I chose Monday, February 17, to be the day I went without my phone for 24 hours. Sunday night before I went to bed, I set my phone in the other room and didn’t pick it up again until Tuesday morning. It was quite the enlightening experience. The funny part is that during the 24 hours, the biggest things I missed weren’t the things I do most on my phone but were the basic utility things like taking a picture, checking my calendar, or texting and calling my wife. I was able to make accommodations for most of these things since I had my laptop with me practically all day (had to Google how to simply take a picture with my computer’s webcam).

It was a pretty typical day, and I feel like I was able to focus much better and I got a lot of homework done, which was exactly what I needed. Knowing that I still had access to do almost anything I could do with my phone if I needed made my use of the internet much more deliberate. Being freed from the constant ping of notifications was also very refreshing.

Overall, the 24 hours was not difficult. However, the next morning, I had my phone again, and felt compelled to “catch up” on the things that I had “missed out on” the previous day. Probably due to the lack of quick convenience of checking anything on social media on my phone, I felt like I needed to check my Facebook, Twitter, YouTube, and other feeds first thing. After pretty much wasting the entire first half of my morning, I was pretty appalled by the comparison between how I felt the day before and that morning.

“Addiction” can seem like a strong word, but I don’t think it’s necessarily inaccurate for me sometimes. The ease and convenience that having a smartphone provides makes it very easy to overuse. I really appreciate having the ability to communicate with people quickly and to take pictures and record notes, but I could perhaps do without the added extreme ease of access that such a device provides.

I’ve been interested in and have used the various tools that Google has rolled out on various Android devices, including my Google Pixel phone, all under the “Digital Wellbeing” banner. This exercise has helped me to see how using those tools have definitely helped me to tame my smartphone usage, but perhaps there are even more ways that I can tweak the tools to help me manage my behavior.

Something of note is that I will probably include my internet browser as one of my “Focus” apps that are restricted throughout the day since I can do quick Google searches throughout the day through a little widget. If there’s anything that I want to look into more extensively, I can make a note of it later and come back to it later in the day, or I can pull out my computer and check it out there.

One other thing I can do is find some sort of app or something that will package my notifications and only release them at specific intervals, instead of right when they come in. While I am aware that there are some disadvantages with that, I feel like it would help train me to be more focused.

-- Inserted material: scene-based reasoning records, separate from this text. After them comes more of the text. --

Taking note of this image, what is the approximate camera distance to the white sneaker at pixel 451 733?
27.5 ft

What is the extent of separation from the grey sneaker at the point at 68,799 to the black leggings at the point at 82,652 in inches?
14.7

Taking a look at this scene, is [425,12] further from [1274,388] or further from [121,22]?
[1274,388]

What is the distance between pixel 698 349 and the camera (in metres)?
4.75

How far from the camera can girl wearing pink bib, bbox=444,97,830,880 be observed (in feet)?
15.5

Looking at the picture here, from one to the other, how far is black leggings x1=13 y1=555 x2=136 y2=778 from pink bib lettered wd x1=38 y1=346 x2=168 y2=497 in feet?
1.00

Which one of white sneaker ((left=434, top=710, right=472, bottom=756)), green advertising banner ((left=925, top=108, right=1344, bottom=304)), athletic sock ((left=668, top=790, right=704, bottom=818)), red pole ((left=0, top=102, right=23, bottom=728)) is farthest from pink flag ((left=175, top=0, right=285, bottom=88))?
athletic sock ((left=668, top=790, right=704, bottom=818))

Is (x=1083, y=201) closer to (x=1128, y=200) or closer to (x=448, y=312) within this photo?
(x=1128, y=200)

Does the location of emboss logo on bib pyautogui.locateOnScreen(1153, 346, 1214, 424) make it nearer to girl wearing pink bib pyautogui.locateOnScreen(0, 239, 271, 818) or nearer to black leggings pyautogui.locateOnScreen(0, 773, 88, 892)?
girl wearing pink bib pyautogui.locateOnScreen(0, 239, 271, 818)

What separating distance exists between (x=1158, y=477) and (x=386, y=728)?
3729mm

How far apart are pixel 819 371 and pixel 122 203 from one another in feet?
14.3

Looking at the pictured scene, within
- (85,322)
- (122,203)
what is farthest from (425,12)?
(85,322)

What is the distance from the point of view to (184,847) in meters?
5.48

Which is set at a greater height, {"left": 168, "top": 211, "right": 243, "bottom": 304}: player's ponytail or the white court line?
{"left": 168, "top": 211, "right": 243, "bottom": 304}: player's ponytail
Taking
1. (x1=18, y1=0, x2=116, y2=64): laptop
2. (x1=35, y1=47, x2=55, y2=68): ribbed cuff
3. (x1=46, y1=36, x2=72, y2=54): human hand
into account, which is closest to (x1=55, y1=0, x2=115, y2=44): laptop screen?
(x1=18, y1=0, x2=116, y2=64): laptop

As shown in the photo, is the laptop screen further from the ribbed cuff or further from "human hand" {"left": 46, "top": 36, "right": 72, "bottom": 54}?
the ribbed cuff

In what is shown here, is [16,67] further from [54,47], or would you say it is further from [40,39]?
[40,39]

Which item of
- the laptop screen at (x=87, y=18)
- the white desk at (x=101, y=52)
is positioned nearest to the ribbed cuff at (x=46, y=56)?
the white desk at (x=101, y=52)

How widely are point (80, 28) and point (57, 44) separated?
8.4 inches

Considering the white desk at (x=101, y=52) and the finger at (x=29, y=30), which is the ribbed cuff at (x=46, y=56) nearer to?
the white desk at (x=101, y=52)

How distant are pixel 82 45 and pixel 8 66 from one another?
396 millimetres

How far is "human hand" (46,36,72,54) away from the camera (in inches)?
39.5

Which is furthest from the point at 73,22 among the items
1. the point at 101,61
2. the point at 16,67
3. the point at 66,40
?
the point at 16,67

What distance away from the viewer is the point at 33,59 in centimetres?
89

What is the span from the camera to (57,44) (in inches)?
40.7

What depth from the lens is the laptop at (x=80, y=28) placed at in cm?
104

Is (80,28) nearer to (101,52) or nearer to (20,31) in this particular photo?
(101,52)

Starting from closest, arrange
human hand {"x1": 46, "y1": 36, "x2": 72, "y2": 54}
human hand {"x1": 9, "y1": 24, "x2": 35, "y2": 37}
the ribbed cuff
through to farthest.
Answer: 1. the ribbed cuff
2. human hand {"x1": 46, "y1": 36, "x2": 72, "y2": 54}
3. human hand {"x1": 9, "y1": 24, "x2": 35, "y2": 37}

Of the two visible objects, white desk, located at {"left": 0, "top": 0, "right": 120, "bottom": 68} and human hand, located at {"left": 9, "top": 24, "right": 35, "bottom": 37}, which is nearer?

I loved the benefits this exercise brought to light, including limiting distractions and making my usage of the internet and other technological tools much more deliberate. I only looked up things that were the most important thoughts throughout the day, letting the unimportant fleeting thoughts die out.

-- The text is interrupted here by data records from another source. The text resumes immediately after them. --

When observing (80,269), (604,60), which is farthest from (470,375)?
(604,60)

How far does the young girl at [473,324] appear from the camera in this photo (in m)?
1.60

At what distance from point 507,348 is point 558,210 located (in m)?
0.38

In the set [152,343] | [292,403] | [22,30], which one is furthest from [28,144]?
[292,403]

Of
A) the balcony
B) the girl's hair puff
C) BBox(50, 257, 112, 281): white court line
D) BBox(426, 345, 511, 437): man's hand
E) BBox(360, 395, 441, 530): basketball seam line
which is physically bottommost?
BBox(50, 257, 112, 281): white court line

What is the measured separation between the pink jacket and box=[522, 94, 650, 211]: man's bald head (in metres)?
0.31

Overall, I had a much more fulfilling day due to the sense of purpose I held and not deviating from it. I’m not ready to throw away my phone, but I certainly will be implementing more measures to free myself from some of its enticing and addictive behaviors it can instill in me. I would highly recommend anyone trying out this exercise to get a better sense of their behavior and what they can do to improve themselves and their connection to others. It certainly helped me a lot.